Those are beautiful John. I'm getting four of them from Chris Miller in October when I fly out to Chicago. Where did you get yours from ? Are you keeping them all in the same tank or did you split them up? What size tank are you using? Any pics of the tank? I've got to get mine setup ASAP.

----------


## John Clare

I got them from Innovative Ectotherms.  They're in a quarantine container.  Basically I'm growing them out until I can reliably sex them, then I'll make a pair and sell the extras.  I've already seen a little male on male aggression and calling, so that might be sooner than I had planned.

----------


## Amy

Those are some great looking little frogs John!!  Thanks for sharing  :Smile:

----------

John

----------


## Heather

They have beautiful markings  :Smile:

----------


## bshmerlie

> I got them from Innovative Ectotherms. They're in a quarantine container. Basically I'm growing them out until I can reliably sex them, then I'll make a pair and sell the extras. I've already seen a little male on male aggression and calling, so that might be sooner than I had planned.


I'm going to be keeping mine in an 18X18X24 Exo.  I was hoping to be keeping them together until I could sex them as well.  I'm worried about aggression happening while I'm at work...maybe I should split them into two tanks.  What do you think?  Honestly, I'm not skilled enough to be able to sex them myself until I hear a male calling.  Are they going to start beating each other up before then?

----------


## wesleybrouwer

Impressive how you captured them on film.
They aren't exactly the kind of frogs waiting for you to shoot your pictures  :Big Grin:

----------


## bshmerlie

> Impressive how you captured them on film.
> They aren't exactly the kind of frogs waiting for you to shoot your pictures


That's because John uses "display" leaves that are tacky like fly paper.  That way he can take them out and take their pictures with perfect lighting. Come on....haven't you wondered how his leaves are all so perfectly clean?

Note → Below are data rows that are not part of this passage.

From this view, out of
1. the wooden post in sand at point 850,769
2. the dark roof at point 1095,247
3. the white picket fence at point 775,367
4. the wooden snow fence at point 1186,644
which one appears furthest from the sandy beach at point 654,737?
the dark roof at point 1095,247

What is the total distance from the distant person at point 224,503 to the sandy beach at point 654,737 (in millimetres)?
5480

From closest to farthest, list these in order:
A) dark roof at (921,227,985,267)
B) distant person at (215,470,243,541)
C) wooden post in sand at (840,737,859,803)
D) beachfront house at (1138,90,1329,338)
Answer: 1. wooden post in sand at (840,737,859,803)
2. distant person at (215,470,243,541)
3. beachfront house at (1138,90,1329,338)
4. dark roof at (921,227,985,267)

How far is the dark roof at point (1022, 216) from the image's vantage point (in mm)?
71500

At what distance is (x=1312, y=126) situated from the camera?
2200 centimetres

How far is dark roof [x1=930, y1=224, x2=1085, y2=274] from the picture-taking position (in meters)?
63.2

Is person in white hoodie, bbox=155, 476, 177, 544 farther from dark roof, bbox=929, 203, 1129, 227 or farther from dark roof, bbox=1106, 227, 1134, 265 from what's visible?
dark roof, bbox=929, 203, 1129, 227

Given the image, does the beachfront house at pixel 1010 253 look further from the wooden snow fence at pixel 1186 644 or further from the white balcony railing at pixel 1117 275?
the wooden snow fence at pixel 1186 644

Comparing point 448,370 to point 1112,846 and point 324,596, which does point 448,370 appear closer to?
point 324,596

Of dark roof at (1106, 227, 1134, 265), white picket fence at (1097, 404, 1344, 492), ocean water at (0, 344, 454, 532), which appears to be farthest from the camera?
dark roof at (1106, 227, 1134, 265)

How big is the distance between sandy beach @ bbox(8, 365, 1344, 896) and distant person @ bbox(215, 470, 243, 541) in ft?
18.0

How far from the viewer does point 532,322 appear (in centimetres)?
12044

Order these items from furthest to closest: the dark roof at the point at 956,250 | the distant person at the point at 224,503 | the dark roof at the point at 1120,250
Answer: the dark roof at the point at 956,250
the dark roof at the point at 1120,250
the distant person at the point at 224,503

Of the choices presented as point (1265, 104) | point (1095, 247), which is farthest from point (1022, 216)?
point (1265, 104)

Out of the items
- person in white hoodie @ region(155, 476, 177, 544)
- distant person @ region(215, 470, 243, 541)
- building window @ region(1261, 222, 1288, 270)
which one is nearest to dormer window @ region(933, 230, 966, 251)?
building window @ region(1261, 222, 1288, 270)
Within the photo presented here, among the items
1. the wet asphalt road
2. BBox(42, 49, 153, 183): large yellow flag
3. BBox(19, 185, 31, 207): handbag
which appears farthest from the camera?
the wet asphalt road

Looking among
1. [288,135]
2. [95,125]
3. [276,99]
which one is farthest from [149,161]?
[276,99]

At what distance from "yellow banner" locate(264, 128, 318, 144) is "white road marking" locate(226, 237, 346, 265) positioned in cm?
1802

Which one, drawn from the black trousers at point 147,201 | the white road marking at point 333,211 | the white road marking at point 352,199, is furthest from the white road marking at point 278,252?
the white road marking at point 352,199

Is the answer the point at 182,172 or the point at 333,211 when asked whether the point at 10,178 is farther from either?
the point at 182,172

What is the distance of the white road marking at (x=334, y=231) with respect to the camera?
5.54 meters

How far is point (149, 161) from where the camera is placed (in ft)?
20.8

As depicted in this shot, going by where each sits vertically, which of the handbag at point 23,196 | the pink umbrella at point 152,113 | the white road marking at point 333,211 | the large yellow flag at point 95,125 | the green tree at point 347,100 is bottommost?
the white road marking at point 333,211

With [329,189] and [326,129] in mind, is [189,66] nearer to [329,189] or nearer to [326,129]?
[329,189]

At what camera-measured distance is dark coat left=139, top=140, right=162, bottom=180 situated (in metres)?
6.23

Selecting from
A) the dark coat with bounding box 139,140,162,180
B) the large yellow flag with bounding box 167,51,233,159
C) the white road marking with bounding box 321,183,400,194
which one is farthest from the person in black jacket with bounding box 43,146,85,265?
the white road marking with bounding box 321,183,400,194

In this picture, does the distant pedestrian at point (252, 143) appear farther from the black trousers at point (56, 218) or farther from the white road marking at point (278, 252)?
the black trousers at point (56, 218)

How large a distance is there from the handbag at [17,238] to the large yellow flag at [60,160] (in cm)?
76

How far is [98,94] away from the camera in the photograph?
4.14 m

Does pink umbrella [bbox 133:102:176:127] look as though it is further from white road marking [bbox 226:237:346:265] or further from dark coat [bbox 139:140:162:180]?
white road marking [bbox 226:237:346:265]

And the perfect color?  :Smile:

----------


## John Clare

Haha, no they're not tacky.  They're just sea grape leaves, just like I use in most of my terrariums.  I've spent much of the past 5 years photographing wild amphibians.  They're so much more challenging than the captive variety, so photographing these guys, while not easy, is not as challenging given the handling skills I've developed.  Mind you, I work up a lot of sweat taking photos like these.  You have to watch the frogs like a hawk in case they get close to jumping off the table.  You also have to be quick with the photography because they don't pose well (this species is particularly fond of bunching up and honkering down).

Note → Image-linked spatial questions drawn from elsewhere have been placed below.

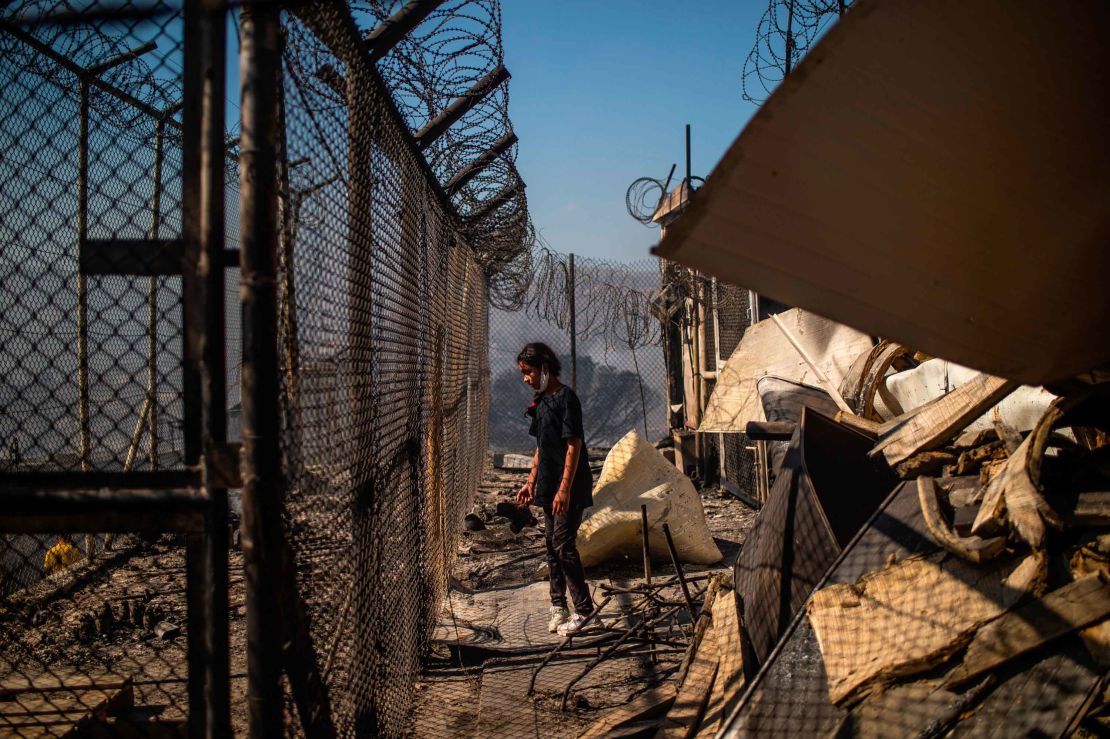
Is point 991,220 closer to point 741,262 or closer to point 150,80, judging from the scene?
point 741,262

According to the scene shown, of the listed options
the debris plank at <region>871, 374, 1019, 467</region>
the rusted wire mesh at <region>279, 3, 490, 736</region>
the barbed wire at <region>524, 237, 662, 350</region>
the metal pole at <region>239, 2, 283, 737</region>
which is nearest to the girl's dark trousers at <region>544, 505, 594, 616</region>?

Regarding keeping them together, there's no problem when they don't have any laying sites, and not enough room to dominate each other.  Though they do seem to be more belligerent than imitator.

----------


## bshmerlie

So when you're taking pictures of your frogs they're sitting on leaves on a table?  And they stay?  LOL....I'm doing something wrong.  Are you sure no spray glue was involved in the making of your pictures?

----------


## Don

Wow, the colors are so intense on these _Ranitomeya benedicta, and you_ pics are awesome as always John.

----------


## John Clare

> So when you're taking pictures of your frogs they're sitting on leaves on a table?  And they stay?  LOL....I'm doing something wrong.  Are you sure no spray glue was involved in the making of your pictures?


Well, they don't stay exactly.  They eventually try to jump off the table.  Basically I herd them around as they jump, and then I try to shoot them after they land.  It takes some skill to constantly watch them, catch them, shoot, and not squish them.  I've never squished a frog or harmed one in any way, but I grew up handling frogs from about the age of 4.  I've also been blessed with lightning reflexes - they've saved me a lot of potential anguish!




> Wow, the colors are so intense on these _Ranitomeya benedicta, and you_ pics are awesome as always John.


Thanks Don.  Often I give the RAW photos a saturation boost but not in the case of these guys.  That red, if anything, is more intense in person than in the photos.  The blue is a kind of dark pastel blue - not as pretty as what you see in imitator, vents, and variabilis.

----------


## Don

Come on John, we know your really Ave Ventura and can hypnotize the frogs with just the quick evil eye.
  Then you pose them, snap a pic or two and snap your fingers to awaken them.  We Know.

----------


## bshmerlie

Shooting them on a table with leaves does explain a lot.  Now, I just have to work on that courage of mine.

----------